An American in Paris

USA 113 min.

Director
Vincent Minnelli
Writer
Alan Jay Lerner
Cinematographer
Alfred Gilks
Composer
George Gershwin
Producer
Arthur Freed
  • An American in Paris Trailer

Synopsis

In the scandalously popular new Woody Allen film, Midnight in Paris, Allen surrogate Owen Wilson swoons over his encounters with the literati and glitterati of the 1920s, an age that the character has long envisioned as a so-called “Golden Age.” And, in the course of events, he comes to realize that such halcyon periods are usually those just before one’s majority and, alas, with all traces of unpleasantries conveniently teased out. (How true, how true.) Nonetheless, we all harbor treasured illusions (delusions?) about a time in the past when we would have found things, well, more to our liking.
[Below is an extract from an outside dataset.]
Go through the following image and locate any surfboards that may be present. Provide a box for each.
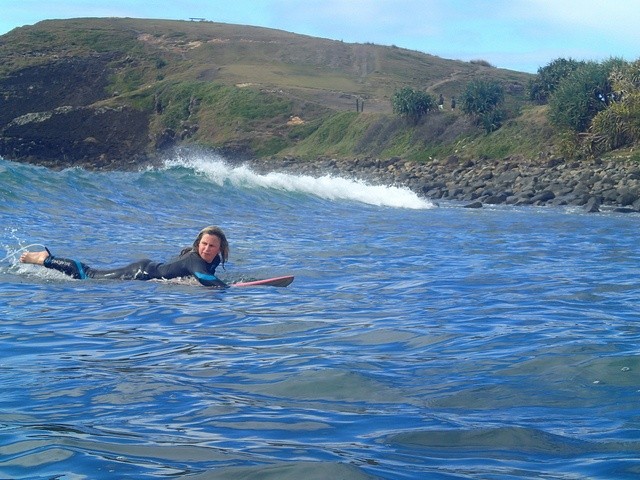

For many moviegoers, it isn’t Paris in the Twenties that causes them to sigh deeply, but Paris After The War—that is, the Paris After the War depicted in movies such as An American in Paris with Gene Kelly, easel in hand, skipping jauntily down the Champs Elysee and in his Pierrot costume romancing an insouciant Leslie Caron at the Beaux Arts ball and jette-ing all over the place to the music of George Gershwin. No, it really wasn’t quite like that…but we’ll always have “Paris,” An American in Paris that is, and, for a couple hours, an exquisite illusion. 115 minutes. Directed by Vincente Minnelli.